↓

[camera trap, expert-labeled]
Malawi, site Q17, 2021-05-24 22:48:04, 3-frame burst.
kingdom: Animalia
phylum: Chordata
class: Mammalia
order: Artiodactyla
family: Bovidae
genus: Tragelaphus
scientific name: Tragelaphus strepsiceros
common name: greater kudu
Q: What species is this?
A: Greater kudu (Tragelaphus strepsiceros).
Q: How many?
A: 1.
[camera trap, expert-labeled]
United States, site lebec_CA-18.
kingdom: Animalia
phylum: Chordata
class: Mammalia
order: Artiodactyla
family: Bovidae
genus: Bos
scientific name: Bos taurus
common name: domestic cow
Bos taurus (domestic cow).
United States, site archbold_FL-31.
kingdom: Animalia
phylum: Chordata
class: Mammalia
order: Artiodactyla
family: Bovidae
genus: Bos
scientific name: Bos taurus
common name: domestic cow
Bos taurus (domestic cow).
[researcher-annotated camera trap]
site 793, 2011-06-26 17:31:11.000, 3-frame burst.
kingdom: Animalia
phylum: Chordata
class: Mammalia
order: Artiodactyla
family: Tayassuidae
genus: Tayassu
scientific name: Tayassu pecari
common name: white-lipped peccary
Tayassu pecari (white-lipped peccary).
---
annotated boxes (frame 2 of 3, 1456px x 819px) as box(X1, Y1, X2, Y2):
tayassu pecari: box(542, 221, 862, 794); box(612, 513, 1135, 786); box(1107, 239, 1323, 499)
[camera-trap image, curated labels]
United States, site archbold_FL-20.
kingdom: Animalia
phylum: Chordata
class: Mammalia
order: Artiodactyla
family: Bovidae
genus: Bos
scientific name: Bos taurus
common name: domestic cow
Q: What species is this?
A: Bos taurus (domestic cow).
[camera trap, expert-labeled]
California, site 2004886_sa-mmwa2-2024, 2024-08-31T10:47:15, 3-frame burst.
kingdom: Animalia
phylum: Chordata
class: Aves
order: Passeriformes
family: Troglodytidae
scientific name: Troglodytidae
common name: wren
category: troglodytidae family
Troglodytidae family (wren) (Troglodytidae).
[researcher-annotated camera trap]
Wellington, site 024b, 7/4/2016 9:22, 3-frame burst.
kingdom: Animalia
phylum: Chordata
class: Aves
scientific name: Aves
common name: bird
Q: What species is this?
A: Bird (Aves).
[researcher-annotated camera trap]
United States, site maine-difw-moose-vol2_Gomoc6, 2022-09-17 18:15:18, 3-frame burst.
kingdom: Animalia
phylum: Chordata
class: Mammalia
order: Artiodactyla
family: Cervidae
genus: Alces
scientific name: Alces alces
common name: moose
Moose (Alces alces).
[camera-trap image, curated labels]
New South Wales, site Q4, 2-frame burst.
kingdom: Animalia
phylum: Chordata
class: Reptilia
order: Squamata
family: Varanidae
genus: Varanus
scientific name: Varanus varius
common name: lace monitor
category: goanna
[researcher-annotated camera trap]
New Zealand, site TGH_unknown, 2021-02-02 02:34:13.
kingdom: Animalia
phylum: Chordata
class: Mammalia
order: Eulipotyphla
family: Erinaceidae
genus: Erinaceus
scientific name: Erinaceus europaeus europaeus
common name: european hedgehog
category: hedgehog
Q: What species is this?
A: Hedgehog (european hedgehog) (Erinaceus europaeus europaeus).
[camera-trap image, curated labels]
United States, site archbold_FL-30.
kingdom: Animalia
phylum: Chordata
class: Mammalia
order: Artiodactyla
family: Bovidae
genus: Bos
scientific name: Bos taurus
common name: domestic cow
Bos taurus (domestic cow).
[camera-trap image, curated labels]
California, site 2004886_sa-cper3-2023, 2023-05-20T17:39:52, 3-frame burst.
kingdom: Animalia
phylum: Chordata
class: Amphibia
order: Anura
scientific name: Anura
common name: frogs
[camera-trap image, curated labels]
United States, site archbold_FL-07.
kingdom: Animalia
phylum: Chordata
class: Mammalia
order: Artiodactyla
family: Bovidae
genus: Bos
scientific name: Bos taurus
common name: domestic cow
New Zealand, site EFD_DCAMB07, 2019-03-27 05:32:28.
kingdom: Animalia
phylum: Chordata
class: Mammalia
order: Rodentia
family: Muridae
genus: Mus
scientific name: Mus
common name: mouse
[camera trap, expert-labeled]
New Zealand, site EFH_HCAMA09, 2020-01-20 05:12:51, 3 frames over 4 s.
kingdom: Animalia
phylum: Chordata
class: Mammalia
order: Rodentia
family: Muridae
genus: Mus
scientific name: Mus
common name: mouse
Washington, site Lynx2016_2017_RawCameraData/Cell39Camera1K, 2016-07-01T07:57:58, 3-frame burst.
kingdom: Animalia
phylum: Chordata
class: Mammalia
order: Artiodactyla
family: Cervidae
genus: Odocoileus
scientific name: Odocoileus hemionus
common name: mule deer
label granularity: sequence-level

↑

▶ _ASSIGNMENT_: For every record above, print an exact copy.

▶ _RESPONSE AREA_:
[camera trap, expert-labeled]
Malawi, site Q17, 2021-05-24 22:48:04, 3-frame burst.
kingdom: Animalia
phylum: Chordata
class: Mammalia
order: Artiodactyla
family: Bovidae
genus: Tragelaphus
scientific name: Tragelaphus strepsiceros
common name: greater kudu
Q: What species is this?
A: Greater kudu (Tragelaphus strepsiceros).
Q: How many?
A: 1.
[camera trap, expert-labeled]
United States, site lebec_CA-18.
kingdom: Animalia
phylum: Chordata
class: Mammalia
order: Artiodactyla
family: Bovidae
genus: Bos
scientific name: Bos taurus
common name: domestic cow
Bos taurus (domestic cow).
United States, site archbold_FL-31.
kingdom: Animalia
phylum: Chordata
class: Mammalia
order: Artiodactyla
family: Bovidae
genus: Bos
scientific name: Bos taurus
common name: domestic cow
Bos taurus (domestic cow).
[researcher-annotated camera trap]
site 793, 2011-06-26 17:31:11.000, 3-frame burst.
kingdom: Animalia
phylum: Chordata
class: Mammalia
order: Artiodactyla
family: Tayassuidae
genus: Tayassu
scientific name: Tayassu pecari
common name: white-lipped peccary
Tayassu pecari (white-lipped peccary).
---
annotated boxes (frame 2 of 3, 1456px x 819px) as box(X1, Y1, X2, Y2):
tayassu pecari: box(542, 221, 862, 794); box(612, 513, 1135, 786); box(1107, 239, 1323, 499)
[camera-trap image, curated labels]
United States, site archbold_FL-20.
kingdom: Animalia
phylum: Chordata
class: Mammalia
order: Artiodactyla
family: Bovidae
genus: Bos
scientific name: Bos taurus
common name: domestic cow
Q: What species is this?
A: Bos taurus (domestic cow).
[camera trap, expert-labeled]
California, site 2004886_sa-mmwa2-2024, 2024-08-31T10:47:15, 3-frame burst.
kingdom: Animalia
phylum: Chordata
class: Aves
order: Passeriformes
family: Troglodytidae
scientific name: Troglodytidae
common name: wren
category: troglodytidae family
Troglodytidae family (wren) (Troglodytidae).
[researcher-annotated camera trap]
Wellington, site 024b, 7/4/2016 9:22, 3-frame burst.
kingdom: Animalia
phylum: Chordata
class: Aves
scientific name: Aves
common name: bird
Q: What species is this?
A: Bird (Aves).
[researcher-annotated camera trap]
United States, site maine-difw-moose-vol2_Gomoc6, 2022-09-17 18:15:18, 3-frame burst.
kingdom: Animalia
phylum: Chordata
class: Mammalia
order: Artiodactyla
family: Cervidae
genus: Alces
scientific name: Alces alces
common name: moose
Moose (Alces alces).
[camera-trap image, curated labels]
New South Wales, site Q4, 2-frame burst.
kingdom: Animalia
phylum: Chordata
class: Reptilia
order: Squamata
family: Varanidae
genus: Varanus
scientific name: Varanus varius
common name: lace monitor
category: goanna
[researcher-annotated camera trap]
New Zealand, site TGH_unknown, 2021-02-02 02:34:13.
kingdom: Animalia
phylum: Chordata
class: Mammalia
order: Eulipotyphla
family: Erinaceidae
genus: Erinaceus
scientific name: Erinaceus europaeus europaeus
common name: european hedgehog
category: hedgehog
Q: What species is this?
A: Hedgehog (european hedgehog) (Erinaceus europaeus europaeus).
[camera-trap image, curated labels]
United States, site archbold_FL-30.
kingdom: Animalia
phylum: Chordata
class: Mammalia
order: Artiodactyla
family: Bovidae
genus: Bos
scientific name: Bos taurus
common name: domestic cow
Bos taurus (domestic cow).
[camera-trap image, curated labels]
California, site 2004886_sa-cper3-2023, 2023-05-20T17:39:52, 3-frame burst.
kingdom: Animalia
phylum: Chordata
class: Amphibia
order: Anura
scientific name: Anura
common name: frogs
[camera-trap image, curated labels]
United States, site archbold_FL-07.
kingdom: Animalia
phylum: Chordata
class: Mammalia
order: Artiodactyla
family: Bovidae
genus: Bos
scientific name: Bos taurus
common name: domestic cow
New Zealand, site EFD_DCAMB07, 2019-03-27 05:32:28.
kingdom: Animalia
phylum: Chordata
class: Mammalia
order: Rodentia
family: Muridae
genus: Mus
scientific name: Mus
common name: mouse
[camera trap, expert-labeled]
New Zealand, site EFH_HCAMA09, 2020-01-20 05:12:51, 3 frames over 4 s.
kingdom: Animalia
phylum: Chordata
class: Mammalia
order: Rodentia
family: Muridae
genus: Mus
scientific name: Mus
common name: mouse
Washington, site Lynx2016_2017_RawCameraData/Cell39Camera1K, 2016-07-01T07:57:58, 3-frame burst.
kingdom: Animalia
phylum: Chordata
class: Mammalia
order: Artiodactyla
family: Cervidae
genus: Odocoileus
scientific name: Odocoileus hemionus
common name: mule deer
label granularity: sequence-level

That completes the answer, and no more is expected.